Source data
-=-=-=-=-
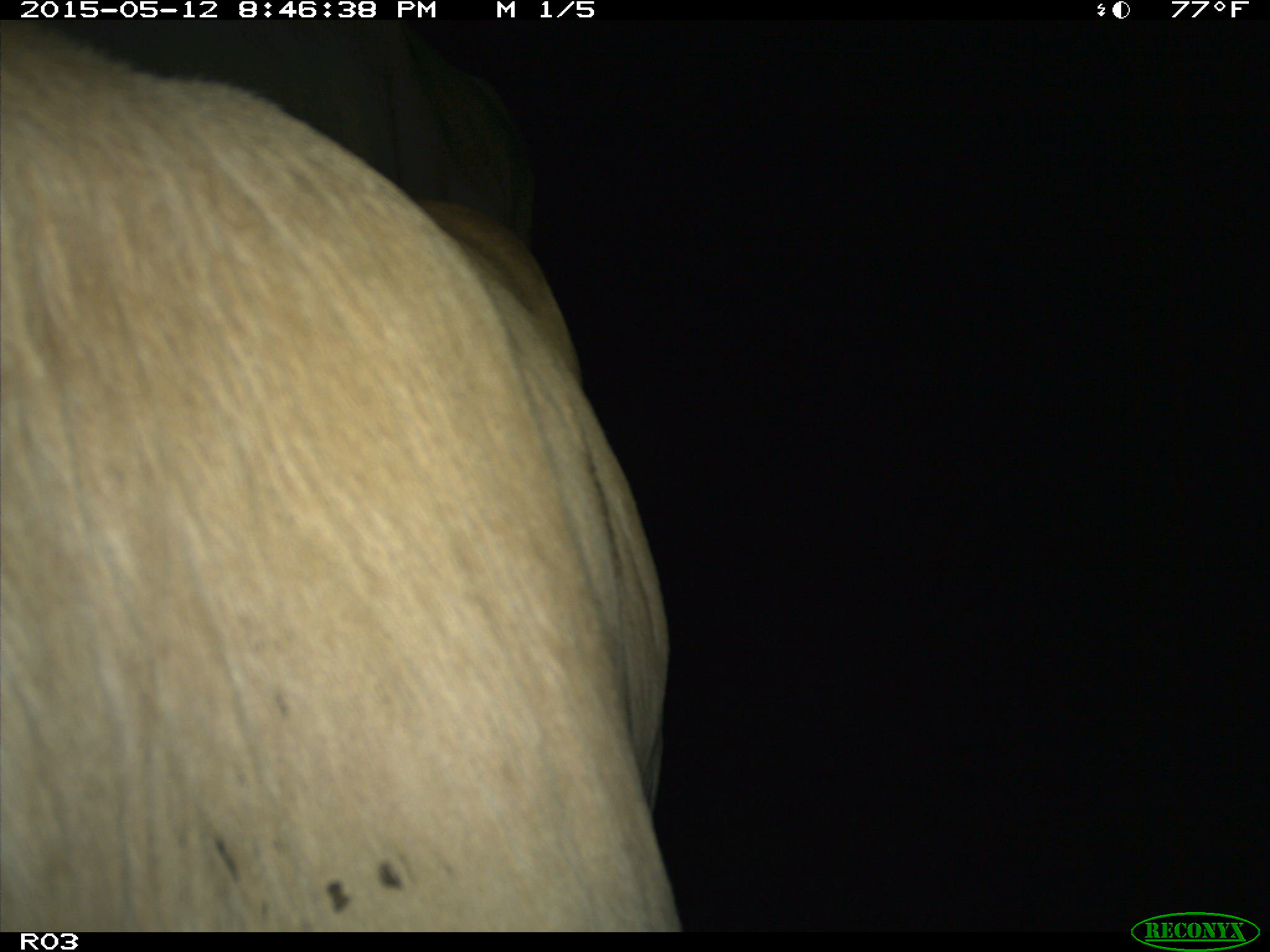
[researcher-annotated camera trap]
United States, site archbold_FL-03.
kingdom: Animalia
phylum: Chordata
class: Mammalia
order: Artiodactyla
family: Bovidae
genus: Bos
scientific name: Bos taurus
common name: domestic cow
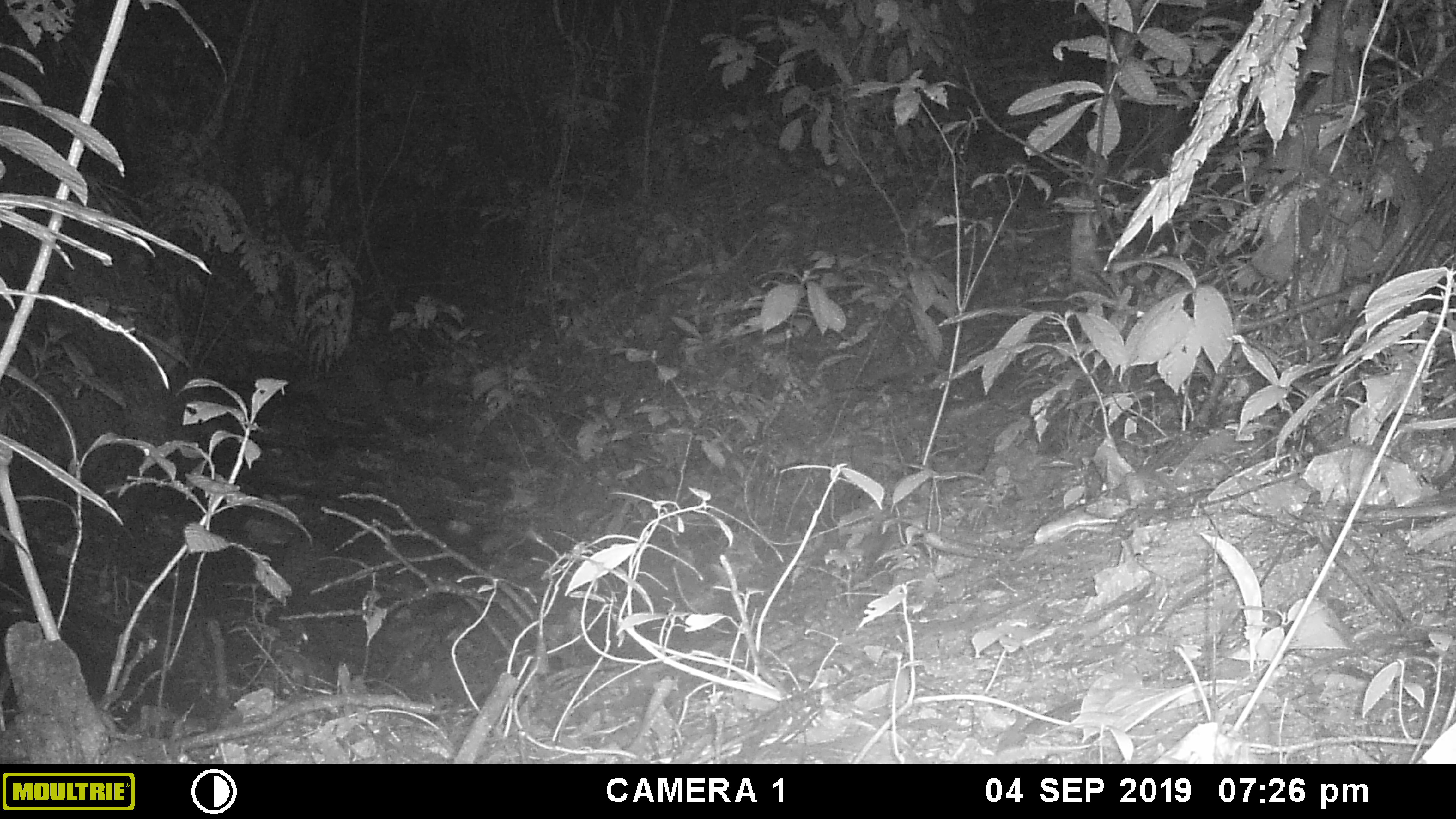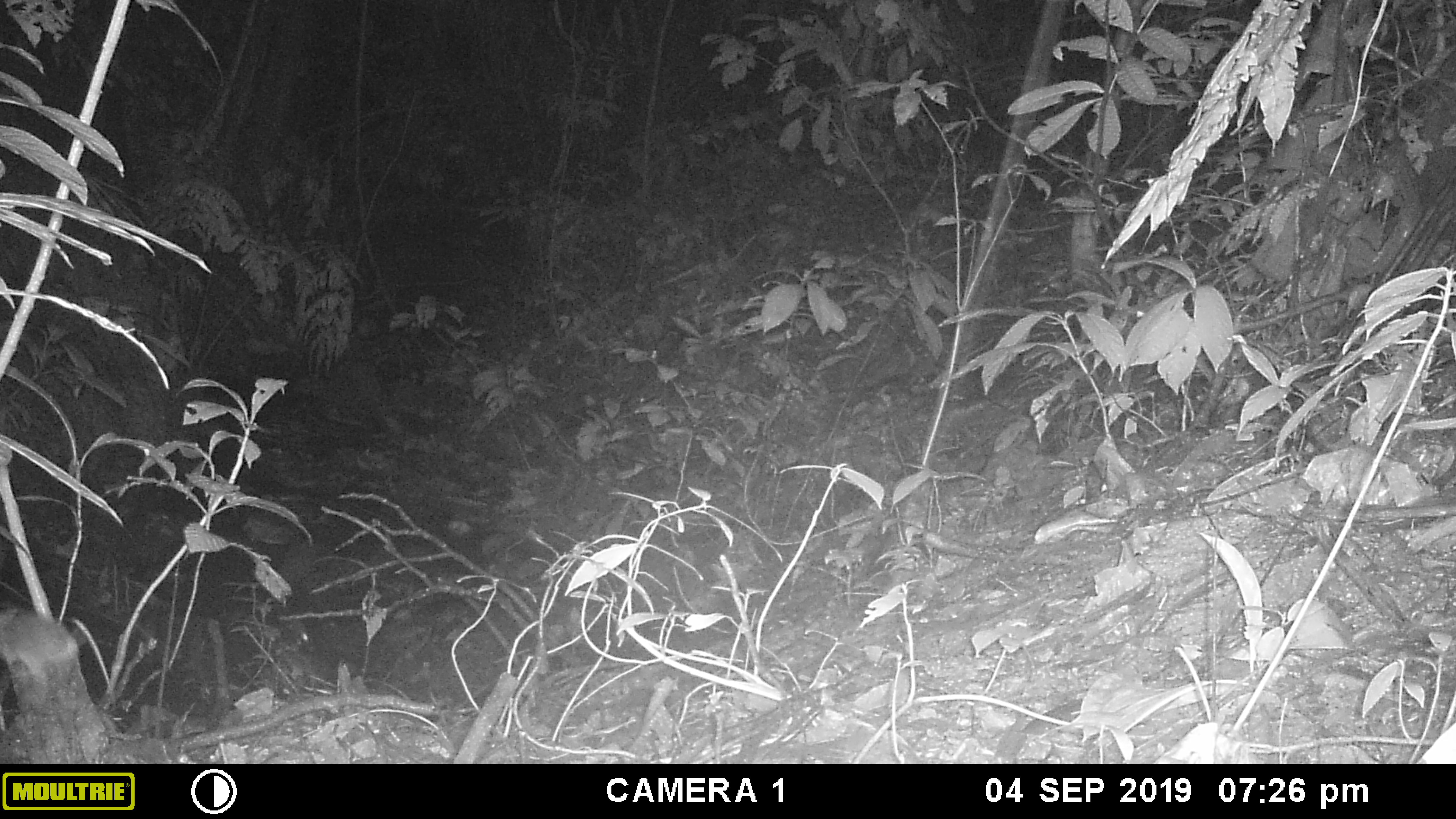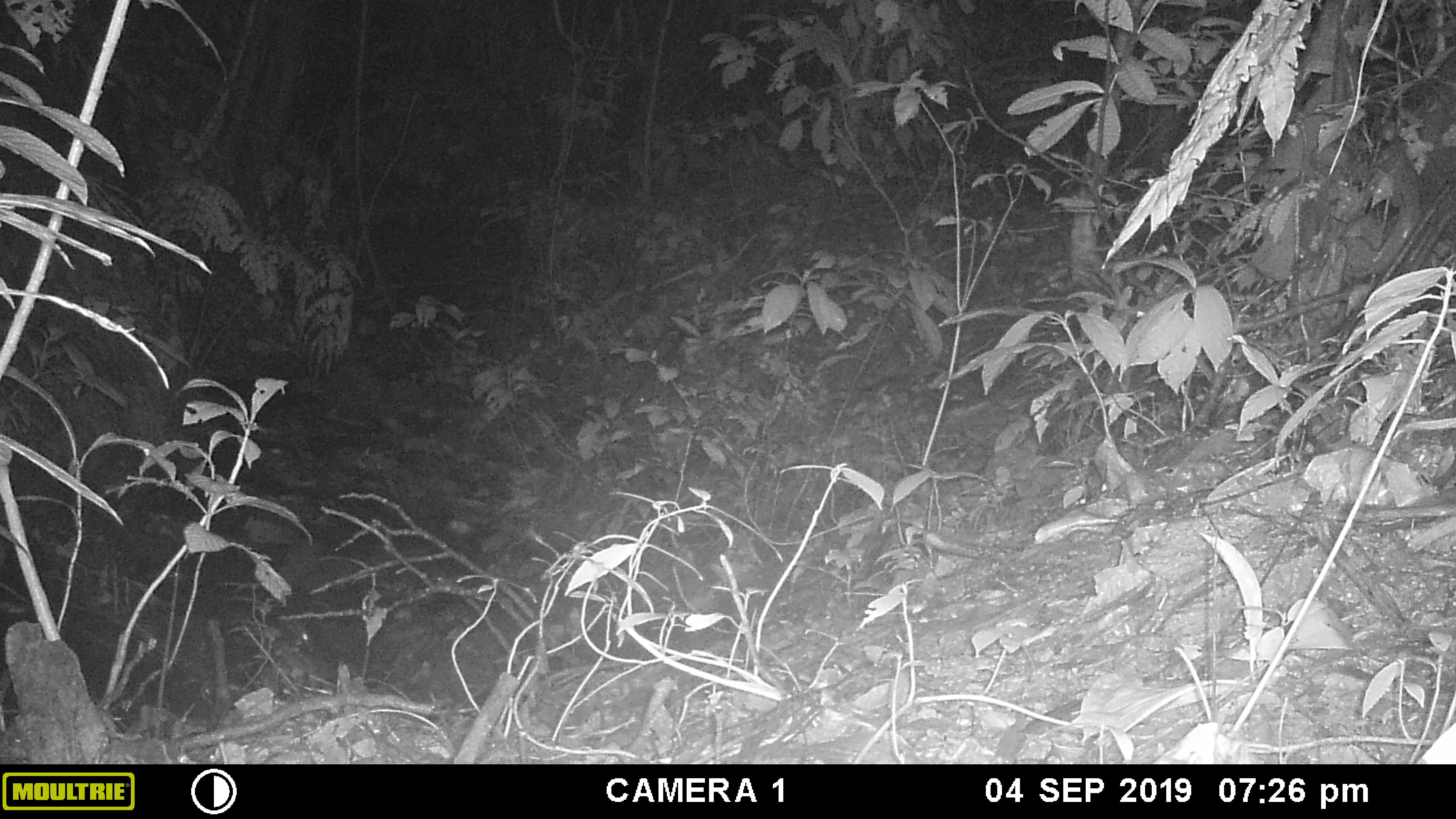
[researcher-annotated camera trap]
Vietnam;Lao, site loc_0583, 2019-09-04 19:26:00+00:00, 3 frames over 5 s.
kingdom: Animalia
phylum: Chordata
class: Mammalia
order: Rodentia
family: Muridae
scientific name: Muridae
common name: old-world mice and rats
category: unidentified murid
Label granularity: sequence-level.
-=-=-=-=-
**WORK REQUIRED**
Line by line, write out the records above exactly, skipping the pictures.

**ANSWER TO THIS PROBLEM**
[researcher-annotated camera trap]
United States, site archbold_FL-03.
kingdom: Animalia
phylum: Chordata
class: Mammalia
order: Artiodactyla
family: Bovidae
genus: Bos
scientific name: Bos taurus
common name: domestic cow
[researcher-annotated camera trap]
Vietnam;Lao, site loc_0583, 2019-09-04 19:26:00+00:00, 3 frames over 5 s.
kingdom: Animalia
phylum: Chordata
class: Mammalia
order: Rodentia
family: Muridae
scientific name: Muridae
common name: old-world mice and rats
category: unidentified murid
Label granularity: sequence-level.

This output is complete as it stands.